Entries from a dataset

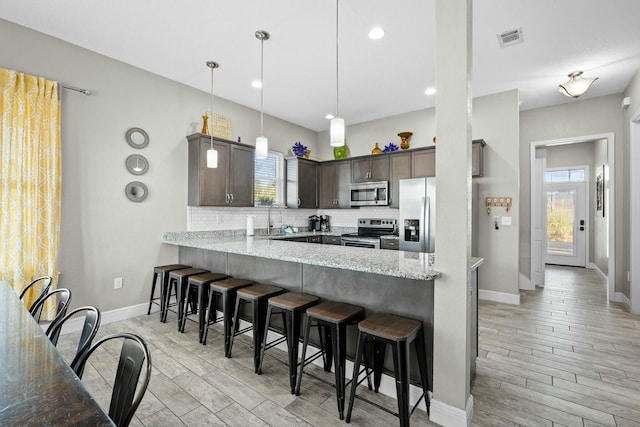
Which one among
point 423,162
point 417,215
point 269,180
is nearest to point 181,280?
point 269,180

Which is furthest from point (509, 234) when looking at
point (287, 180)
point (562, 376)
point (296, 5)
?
point (296, 5)

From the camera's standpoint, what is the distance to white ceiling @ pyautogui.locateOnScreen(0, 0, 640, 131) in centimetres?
264

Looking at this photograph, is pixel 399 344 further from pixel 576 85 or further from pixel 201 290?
pixel 576 85

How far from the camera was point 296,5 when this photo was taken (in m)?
2.60

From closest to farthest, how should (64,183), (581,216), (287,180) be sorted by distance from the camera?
(64,183) < (287,180) < (581,216)

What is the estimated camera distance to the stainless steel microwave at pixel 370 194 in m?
5.13

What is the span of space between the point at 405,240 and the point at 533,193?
2.50 metres

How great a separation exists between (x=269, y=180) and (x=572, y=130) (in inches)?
194

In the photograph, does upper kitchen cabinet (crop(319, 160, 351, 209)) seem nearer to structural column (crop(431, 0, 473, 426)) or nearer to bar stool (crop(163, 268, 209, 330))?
bar stool (crop(163, 268, 209, 330))

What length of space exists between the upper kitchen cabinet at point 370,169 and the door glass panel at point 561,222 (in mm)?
5236

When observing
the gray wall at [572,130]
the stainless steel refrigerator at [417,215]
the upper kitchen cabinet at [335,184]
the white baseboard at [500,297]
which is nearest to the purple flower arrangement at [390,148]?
the upper kitchen cabinet at [335,184]

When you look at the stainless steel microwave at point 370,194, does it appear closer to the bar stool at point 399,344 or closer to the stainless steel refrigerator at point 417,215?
the stainless steel refrigerator at point 417,215

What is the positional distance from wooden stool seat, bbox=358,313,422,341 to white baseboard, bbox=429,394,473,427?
48 centimetres

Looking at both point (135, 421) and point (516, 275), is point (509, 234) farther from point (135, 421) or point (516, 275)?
point (135, 421)
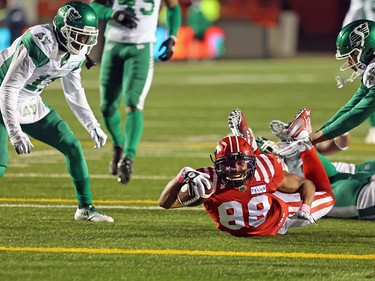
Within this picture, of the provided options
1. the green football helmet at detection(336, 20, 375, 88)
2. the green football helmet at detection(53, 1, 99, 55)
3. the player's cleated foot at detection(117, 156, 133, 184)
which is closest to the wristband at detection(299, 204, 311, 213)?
the green football helmet at detection(336, 20, 375, 88)

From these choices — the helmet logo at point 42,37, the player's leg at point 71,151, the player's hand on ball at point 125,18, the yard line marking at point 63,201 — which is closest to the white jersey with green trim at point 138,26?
the player's hand on ball at point 125,18

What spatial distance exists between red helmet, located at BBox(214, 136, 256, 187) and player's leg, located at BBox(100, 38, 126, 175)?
9.83 feet

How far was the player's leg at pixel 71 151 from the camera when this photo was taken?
662 centimetres

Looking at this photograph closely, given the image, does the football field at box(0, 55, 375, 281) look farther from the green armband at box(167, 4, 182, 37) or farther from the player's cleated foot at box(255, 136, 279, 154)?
the green armband at box(167, 4, 182, 37)

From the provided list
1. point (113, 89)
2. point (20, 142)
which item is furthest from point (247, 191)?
point (113, 89)

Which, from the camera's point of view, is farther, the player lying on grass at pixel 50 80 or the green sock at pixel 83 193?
the green sock at pixel 83 193

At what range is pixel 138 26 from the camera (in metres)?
8.89

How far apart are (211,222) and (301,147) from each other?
2.45 ft

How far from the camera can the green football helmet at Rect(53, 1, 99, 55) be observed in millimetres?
6371

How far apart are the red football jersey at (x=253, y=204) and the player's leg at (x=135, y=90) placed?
219cm

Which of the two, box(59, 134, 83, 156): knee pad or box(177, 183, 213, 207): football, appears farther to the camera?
box(59, 134, 83, 156): knee pad

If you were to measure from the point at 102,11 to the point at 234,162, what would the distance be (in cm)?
330

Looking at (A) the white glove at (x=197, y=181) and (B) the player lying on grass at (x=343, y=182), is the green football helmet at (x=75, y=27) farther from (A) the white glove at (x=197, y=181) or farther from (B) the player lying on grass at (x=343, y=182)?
(B) the player lying on grass at (x=343, y=182)

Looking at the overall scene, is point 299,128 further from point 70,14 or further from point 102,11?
point 102,11
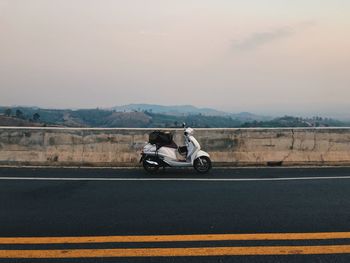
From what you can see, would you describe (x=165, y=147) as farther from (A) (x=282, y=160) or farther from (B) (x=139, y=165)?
(A) (x=282, y=160)

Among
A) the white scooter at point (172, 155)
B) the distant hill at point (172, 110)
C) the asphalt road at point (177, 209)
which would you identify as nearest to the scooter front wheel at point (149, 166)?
the white scooter at point (172, 155)

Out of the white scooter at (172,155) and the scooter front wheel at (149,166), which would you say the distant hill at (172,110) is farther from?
the scooter front wheel at (149,166)

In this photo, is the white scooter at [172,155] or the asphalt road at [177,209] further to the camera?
the white scooter at [172,155]

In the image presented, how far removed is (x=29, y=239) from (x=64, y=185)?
3240 millimetres

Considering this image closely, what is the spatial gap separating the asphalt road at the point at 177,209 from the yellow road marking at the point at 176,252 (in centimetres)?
6

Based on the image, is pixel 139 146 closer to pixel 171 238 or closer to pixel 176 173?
pixel 176 173

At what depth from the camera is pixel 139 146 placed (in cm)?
1089

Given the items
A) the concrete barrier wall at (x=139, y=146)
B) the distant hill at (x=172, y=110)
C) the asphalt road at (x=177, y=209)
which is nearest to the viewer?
the asphalt road at (x=177, y=209)

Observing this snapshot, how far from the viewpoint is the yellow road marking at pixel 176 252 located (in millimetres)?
4305

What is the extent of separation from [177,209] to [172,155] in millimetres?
3834

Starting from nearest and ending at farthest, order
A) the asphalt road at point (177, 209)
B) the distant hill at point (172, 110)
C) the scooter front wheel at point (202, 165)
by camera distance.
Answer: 1. the asphalt road at point (177, 209)
2. the scooter front wheel at point (202, 165)
3. the distant hill at point (172, 110)

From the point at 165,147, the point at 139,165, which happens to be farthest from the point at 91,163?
the point at 165,147

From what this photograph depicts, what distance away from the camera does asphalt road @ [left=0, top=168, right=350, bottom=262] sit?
4.61 metres

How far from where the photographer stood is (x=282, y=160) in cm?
1093
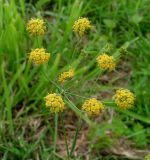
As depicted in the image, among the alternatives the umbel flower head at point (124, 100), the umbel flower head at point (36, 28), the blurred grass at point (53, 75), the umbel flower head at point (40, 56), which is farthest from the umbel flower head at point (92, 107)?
the blurred grass at point (53, 75)

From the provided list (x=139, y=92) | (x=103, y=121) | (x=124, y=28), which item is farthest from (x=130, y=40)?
(x=103, y=121)

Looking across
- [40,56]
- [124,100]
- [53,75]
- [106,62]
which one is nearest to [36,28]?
[40,56]

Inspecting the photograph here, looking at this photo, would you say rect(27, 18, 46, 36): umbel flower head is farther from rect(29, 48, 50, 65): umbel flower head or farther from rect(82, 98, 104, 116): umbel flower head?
rect(82, 98, 104, 116): umbel flower head

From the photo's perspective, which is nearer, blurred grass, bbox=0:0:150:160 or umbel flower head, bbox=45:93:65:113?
umbel flower head, bbox=45:93:65:113

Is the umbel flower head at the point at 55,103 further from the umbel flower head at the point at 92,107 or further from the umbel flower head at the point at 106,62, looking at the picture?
the umbel flower head at the point at 106,62

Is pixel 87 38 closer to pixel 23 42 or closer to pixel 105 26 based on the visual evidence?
pixel 105 26

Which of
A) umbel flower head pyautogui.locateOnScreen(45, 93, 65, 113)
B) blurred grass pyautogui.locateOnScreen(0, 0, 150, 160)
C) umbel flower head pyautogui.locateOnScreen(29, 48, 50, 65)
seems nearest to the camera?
umbel flower head pyautogui.locateOnScreen(45, 93, 65, 113)

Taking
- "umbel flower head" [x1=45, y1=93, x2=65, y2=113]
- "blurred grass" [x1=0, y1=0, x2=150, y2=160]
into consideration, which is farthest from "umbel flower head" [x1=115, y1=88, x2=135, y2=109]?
"blurred grass" [x1=0, y1=0, x2=150, y2=160]

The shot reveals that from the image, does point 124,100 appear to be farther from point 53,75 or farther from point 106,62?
point 53,75
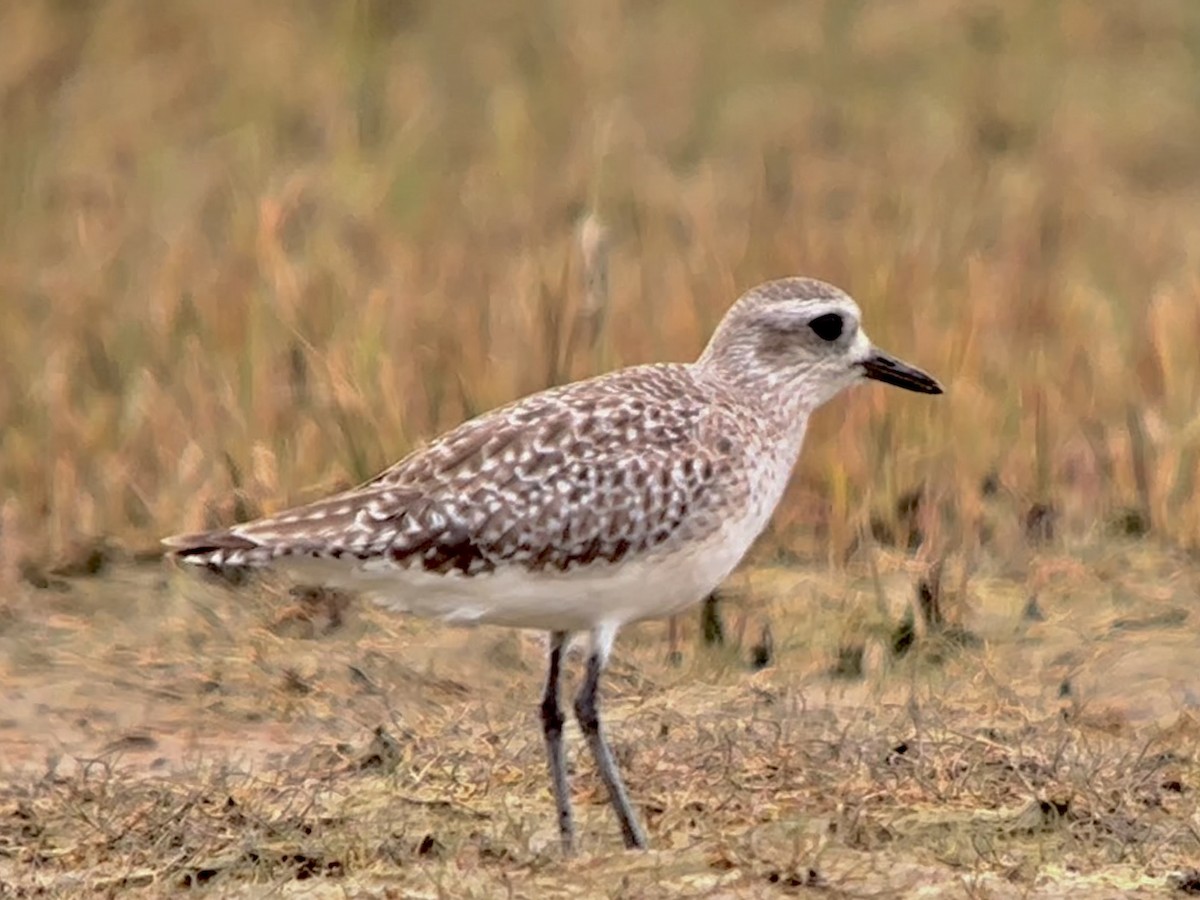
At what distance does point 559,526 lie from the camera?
672cm

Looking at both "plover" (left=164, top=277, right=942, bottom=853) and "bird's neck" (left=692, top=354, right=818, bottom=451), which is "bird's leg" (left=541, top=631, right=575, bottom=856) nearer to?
"plover" (left=164, top=277, right=942, bottom=853)

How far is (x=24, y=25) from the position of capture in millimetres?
13289

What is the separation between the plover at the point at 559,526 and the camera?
22.0 feet

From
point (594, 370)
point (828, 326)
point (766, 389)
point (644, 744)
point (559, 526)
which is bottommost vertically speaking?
point (644, 744)

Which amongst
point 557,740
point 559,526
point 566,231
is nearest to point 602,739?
point 557,740

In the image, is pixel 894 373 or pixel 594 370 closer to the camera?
pixel 894 373

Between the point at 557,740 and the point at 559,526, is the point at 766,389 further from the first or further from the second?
the point at 557,740

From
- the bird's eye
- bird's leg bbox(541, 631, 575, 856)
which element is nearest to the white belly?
bird's leg bbox(541, 631, 575, 856)

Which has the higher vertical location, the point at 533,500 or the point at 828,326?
the point at 828,326

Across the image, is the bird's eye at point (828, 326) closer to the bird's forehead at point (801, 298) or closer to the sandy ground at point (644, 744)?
the bird's forehead at point (801, 298)

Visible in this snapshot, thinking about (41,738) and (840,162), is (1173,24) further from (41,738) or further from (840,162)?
(41,738)

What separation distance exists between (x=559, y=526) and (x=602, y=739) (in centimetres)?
53

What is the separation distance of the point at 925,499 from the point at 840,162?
14.3 ft

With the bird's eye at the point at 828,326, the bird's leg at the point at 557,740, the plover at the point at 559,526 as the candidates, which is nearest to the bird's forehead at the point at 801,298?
the bird's eye at the point at 828,326
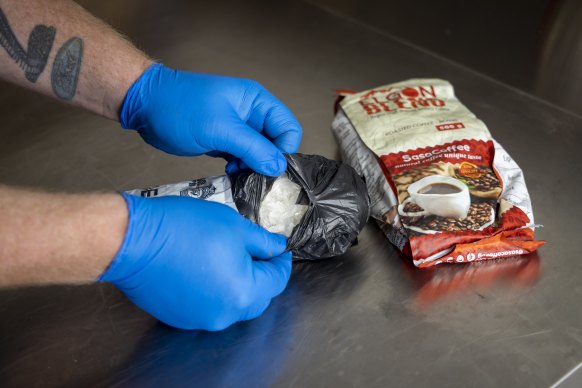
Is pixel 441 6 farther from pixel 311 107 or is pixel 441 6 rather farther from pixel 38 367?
pixel 38 367

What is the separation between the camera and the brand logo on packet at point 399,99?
1.35m

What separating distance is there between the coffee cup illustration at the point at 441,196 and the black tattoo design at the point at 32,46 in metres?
0.71

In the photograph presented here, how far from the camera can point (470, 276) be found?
1.11 metres

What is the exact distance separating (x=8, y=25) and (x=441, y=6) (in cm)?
115

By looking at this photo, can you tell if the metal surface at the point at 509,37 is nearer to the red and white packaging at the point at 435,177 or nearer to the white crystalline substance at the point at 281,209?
the red and white packaging at the point at 435,177

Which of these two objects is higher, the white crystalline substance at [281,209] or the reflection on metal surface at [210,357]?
the white crystalline substance at [281,209]

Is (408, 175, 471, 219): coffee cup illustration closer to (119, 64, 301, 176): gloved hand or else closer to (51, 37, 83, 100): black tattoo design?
(119, 64, 301, 176): gloved hand

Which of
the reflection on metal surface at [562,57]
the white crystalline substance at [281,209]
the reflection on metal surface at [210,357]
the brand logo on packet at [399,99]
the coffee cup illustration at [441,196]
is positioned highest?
the reflection on metal surface at [562,57]

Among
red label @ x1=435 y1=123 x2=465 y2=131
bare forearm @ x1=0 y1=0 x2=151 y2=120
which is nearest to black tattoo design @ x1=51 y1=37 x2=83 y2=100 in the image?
bare forearm @ x1=0 y1=0 x2=151 y2=120

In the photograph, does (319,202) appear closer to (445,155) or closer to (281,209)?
(281,209)

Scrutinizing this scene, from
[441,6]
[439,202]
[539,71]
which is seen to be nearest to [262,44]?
[441,6]

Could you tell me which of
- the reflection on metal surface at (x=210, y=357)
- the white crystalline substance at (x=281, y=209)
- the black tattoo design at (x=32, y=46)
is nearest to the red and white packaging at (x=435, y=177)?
the white crystalline substance at (x=281, y=209)

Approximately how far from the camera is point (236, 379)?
3.12 ft

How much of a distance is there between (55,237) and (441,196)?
0.62 metres
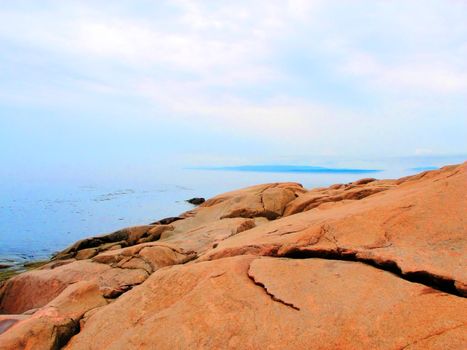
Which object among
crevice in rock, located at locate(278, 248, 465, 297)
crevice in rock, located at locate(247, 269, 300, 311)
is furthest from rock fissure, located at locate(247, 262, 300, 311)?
crevice in rock, located at locate(278, 248, 465, 297)

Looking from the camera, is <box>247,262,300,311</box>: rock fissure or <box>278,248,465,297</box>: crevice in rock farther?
<box>247,262,300,311</box>: rock fissure

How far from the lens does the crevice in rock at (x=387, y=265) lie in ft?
18.3

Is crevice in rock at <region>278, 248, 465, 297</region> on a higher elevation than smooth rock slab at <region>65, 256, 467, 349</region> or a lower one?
higher

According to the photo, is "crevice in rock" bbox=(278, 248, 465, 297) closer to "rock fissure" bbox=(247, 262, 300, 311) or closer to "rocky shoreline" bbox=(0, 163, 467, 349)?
"rocky shoreline" bbox=(0, 163, 467, 349)

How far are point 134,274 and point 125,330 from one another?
17.6ft

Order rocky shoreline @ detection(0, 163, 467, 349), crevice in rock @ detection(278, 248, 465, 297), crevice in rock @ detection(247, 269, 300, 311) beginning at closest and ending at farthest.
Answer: rocky shoreline @ detection(0, 163, 467, 349), crevice in rock @ detection(278, 248, 465, 297), crevice in rock @ detection(247, 269, 300, 311)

*WHAT TO WORK ON*: Starting with the line that contains "Looking from the", return each line through the last one of the data above, exactly as written and nothing more.

*EXERCISE RESPONSE*:
Looking from the camera, is <box>247,262,300,311</box>: rock fissure or <box>278,248,465,297</box>: crevice in rock farther?
<box>247,262,300,311</box>: rock fissure

How far from the lens does the crevice in rock at (x=387, y=265) lie in ft?
18.3

Is crevice in rock at <region>278, 248, 465, 297</region> on a higher elevation than smooth rock slab at <region>65, 256, 467, 349</region> or a lower one?
higher

According to the photo, is "crevice in rock" bbox=(278, 248, 465, 297) closer to "rock fissure" bbox=(247, 262, 300, 311) or closer to "rocky shoreline" bbox=(0, 163, 467, 349)?
"rocky shoreline" bbox=(0, 163, 467, 349)

How far are point 134,274 and point 125,330 from one another?
17.6ft

Order rocky shoreline @ detection(0, 163, 467, 349), crevice in rock @ detection(278, 248, 465, 297), crevice in rock @ detection(247, 269, 300, 311) beginning at closest and ending at farthest.
Answer: rocky shoreline @ detection(0, 163, 467, 349), crevice in rock @ detection(278, 248, 465, 297), crevice in rock @ detection(247, 269, 300, 311)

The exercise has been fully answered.